**MATERIALS PROVIDED**
┌──
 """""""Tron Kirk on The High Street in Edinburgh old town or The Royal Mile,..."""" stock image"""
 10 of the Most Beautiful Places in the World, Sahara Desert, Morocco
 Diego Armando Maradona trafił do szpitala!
└──
┌──
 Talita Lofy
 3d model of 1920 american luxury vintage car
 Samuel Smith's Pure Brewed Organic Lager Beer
└──
**PROMPT**
Looking at the data above, write out exactly the lines that start at the one containing "Kirk on The" and end at the one containing "Diego Armando Maradona trafił do szpitala!"; include both and nothing beyond.

**TASK ANSWER**
 """""""Tron Kirk on The High Street in Edinburgh old town or The Royal Mile,..."""" stock image"""
 10 of the Most Beautiful Places in the World, Sahara Desert, Morocco
 Diego Armando Maradona trafił do szpitala!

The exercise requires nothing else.